Being on a new cable

Being on a new cable system, I've spent the last few weeks enjoying Trading Spaces, a show on TLC. I've mentioned before how much I love home improvement shows, and having an interior design/improvement show on several times a week has been great. For the most part, the redesigns are superb, on a tight budget a team of designers give one impressive makeover after another. It's interesting to watch designers work within the tight confines of small budget, and reminds me a lot of working within the confines of browsers when doing web design.
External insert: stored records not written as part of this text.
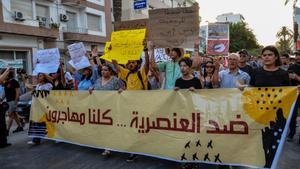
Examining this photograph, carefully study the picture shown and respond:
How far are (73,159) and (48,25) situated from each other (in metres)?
17.7

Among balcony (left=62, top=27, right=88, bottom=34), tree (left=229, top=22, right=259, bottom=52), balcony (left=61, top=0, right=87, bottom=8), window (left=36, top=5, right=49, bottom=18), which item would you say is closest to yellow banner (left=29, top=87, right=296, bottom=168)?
window (left=36, top=5, right=49, bottom=18)

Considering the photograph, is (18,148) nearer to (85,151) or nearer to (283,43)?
(85,151)

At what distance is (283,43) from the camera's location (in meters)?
81.4

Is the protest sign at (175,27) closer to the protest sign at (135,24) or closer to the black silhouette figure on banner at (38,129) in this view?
the protest sign at (135,24)

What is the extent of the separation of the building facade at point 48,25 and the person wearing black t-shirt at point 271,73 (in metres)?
13.7

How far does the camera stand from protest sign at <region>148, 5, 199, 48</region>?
569 centimetres

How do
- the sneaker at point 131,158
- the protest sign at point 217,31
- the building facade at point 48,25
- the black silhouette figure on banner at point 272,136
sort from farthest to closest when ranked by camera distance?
the building facade at point 48,25 < the protest sign at point 217,31 < the sneaker at point 131,158 < the black silhouette figure on banner at point 272,136

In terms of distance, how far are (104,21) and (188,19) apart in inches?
934

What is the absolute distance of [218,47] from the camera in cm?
1048

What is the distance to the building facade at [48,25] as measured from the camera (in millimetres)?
18891

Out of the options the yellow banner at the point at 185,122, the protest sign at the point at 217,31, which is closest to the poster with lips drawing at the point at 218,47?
the protest sign at the point at 217,31

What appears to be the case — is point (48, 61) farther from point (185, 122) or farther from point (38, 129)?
point (185, 122)

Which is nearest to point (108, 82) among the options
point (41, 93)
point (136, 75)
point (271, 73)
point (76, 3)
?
point (136, 75)

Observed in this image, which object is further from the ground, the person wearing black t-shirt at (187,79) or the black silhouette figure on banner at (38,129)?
the person wearing black t-shirt at (187,79)
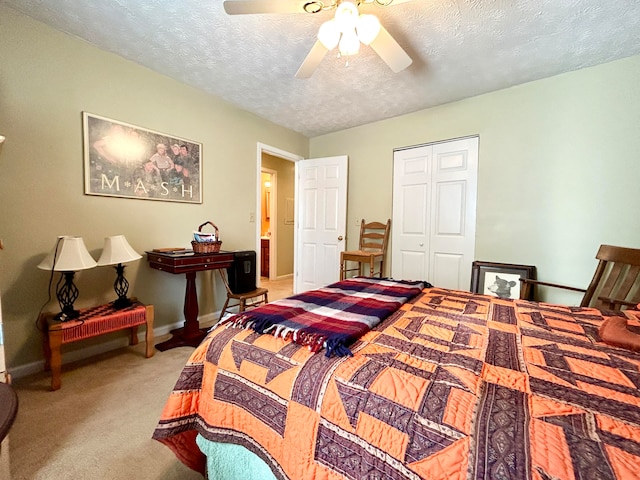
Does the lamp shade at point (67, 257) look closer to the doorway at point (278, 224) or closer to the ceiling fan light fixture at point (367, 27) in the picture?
the ceiling fan light fixture at point (367, 27)

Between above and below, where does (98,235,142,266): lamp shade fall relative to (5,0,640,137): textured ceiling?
below

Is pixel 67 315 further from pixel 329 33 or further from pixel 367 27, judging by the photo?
pixel 367 27

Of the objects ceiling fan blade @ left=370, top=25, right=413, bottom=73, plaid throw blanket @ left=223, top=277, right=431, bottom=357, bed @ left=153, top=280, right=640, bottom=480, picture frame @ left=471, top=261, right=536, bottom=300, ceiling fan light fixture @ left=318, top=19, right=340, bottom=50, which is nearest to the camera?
bed @ left=153, top=280, right=640, bottom=480

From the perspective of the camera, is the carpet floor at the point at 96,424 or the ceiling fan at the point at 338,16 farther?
the ceiling fan at the point at 338,16

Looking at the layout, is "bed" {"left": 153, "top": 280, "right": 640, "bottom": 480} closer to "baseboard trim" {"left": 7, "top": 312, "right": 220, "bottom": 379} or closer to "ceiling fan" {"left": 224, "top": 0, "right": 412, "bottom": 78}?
"ceiling fan" {"left": 224, "top": 0, "right": 412, "bottom": 78}

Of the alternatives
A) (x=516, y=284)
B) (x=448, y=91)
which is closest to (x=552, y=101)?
(x=448, y=91)

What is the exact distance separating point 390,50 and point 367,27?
338 millimetres

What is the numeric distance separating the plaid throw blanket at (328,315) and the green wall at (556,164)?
1723mm

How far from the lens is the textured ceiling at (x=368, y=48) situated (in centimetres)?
170

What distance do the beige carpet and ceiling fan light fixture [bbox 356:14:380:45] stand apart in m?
2.34

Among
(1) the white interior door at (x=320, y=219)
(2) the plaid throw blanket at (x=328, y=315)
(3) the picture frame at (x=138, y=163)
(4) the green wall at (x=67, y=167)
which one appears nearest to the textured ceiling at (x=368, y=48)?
(4) the green wall at (x=67, y=167)

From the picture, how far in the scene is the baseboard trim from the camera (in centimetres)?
189

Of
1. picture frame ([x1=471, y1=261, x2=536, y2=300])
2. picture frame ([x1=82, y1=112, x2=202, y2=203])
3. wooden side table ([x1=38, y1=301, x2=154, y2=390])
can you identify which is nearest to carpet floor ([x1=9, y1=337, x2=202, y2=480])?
wooden side table ([x1=38, y1=301, x2=154, y2=390])

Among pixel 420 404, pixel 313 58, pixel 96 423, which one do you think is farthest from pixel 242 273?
pixel 420 404
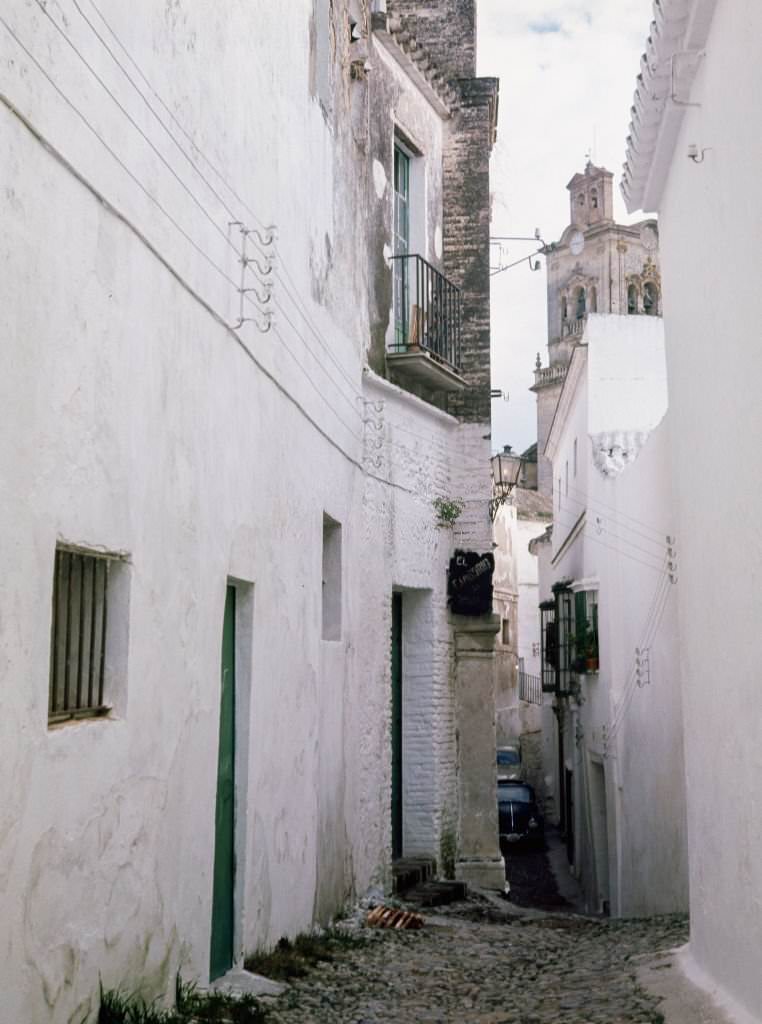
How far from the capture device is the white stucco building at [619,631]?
→ 1237 centimetres

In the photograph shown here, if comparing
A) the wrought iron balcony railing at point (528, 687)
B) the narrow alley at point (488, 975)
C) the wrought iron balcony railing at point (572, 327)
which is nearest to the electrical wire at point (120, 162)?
the narrow alley at point (488, 975)

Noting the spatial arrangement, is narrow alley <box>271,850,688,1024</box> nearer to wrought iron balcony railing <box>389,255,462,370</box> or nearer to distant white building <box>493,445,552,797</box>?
wrought iron balcony railing <box>389,255,462,370</box>

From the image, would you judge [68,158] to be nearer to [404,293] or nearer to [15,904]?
[15,904]

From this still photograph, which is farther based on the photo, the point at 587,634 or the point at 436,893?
the point at 587,634

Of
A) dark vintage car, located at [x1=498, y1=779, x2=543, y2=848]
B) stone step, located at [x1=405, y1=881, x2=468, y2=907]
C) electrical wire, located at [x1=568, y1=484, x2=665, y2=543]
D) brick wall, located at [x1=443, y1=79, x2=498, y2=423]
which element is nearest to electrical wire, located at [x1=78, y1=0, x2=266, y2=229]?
stone step, located at [x1=405, y1=881, x2=468, y2=907]

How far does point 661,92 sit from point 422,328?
6089 mm

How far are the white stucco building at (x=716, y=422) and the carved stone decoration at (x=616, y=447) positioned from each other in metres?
10.4

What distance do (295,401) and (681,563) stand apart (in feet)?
8.76

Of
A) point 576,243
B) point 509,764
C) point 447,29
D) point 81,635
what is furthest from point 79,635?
point 576,243

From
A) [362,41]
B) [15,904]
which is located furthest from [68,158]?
[362,41]

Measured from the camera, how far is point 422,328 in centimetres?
1288

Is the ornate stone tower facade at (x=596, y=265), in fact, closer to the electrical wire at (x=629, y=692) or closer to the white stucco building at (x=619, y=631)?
the white stucco building at (x=619, y=631)

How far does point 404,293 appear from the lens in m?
13.0

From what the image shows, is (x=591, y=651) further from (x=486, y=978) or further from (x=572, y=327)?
(x=572, y=327)
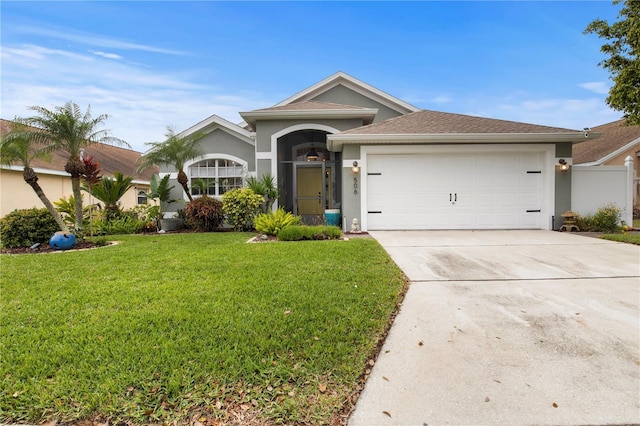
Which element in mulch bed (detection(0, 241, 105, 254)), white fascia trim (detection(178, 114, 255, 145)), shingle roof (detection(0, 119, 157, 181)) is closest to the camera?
mulch bed (detection(0, 241, 105, 254))

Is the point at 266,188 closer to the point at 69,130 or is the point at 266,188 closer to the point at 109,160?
the point at 69,130

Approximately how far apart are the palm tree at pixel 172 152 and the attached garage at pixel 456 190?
6.30 meters

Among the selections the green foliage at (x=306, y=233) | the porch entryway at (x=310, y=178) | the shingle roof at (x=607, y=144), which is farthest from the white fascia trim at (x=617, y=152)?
the green foliage at (x=306, y=233)

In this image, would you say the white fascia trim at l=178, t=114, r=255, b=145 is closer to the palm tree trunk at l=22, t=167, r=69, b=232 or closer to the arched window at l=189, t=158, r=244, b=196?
Answer: the arched window at l=189, t=158, r=244, b=196

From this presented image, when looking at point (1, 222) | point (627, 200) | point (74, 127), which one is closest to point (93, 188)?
point (1, 222)

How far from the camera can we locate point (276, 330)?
9.74ft

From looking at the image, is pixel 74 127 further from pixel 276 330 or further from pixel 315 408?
pixel 315 408

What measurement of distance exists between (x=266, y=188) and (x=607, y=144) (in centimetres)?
1911

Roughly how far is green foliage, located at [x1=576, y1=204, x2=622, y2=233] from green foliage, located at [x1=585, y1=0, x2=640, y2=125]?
2542mm

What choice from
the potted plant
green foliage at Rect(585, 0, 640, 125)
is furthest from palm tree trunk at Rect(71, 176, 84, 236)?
green foliage at Rect(585, 0, 640, 125)

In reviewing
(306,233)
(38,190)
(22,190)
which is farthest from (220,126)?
(22,190)

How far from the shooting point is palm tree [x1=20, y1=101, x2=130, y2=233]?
7609mm

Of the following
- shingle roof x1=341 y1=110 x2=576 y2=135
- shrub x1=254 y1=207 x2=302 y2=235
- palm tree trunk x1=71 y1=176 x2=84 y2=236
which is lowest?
shrub x1=254 y1=207 x2=302 y2=235

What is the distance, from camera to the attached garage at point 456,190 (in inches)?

Also like web design, it's easy to spot bad design. One of the designers, Doug, is the epitome of bad, arrogant designers, and I don't mean design strictly in the visual sense. Design isn't just a matter of taste and style, at the heart of design is problem solving. Given the constraints available, and the goals for a project, a good designer creates a solution that solves the problems using their creativity. Doug, however, spends show after show ignoring the goals and spirit of his clients, argues with guests whenever he doesn't get his way, and has a knack for creating solutions that neither solve the original problems nor meet any of the goals. Imagine single purpose rooms designed in a space that was supposed to be multipurpose, imagine designs that go against the sole constraints given, imagine a designer that gets huffy and walks out of the room when people disagree or offer even the slightest bit of criticism.

He's the designer I love to hate, and every episode he appears on reminds me that I should listen to clients, figure out and communicate goals to everyone involved, and work within constraints when hard limits are given.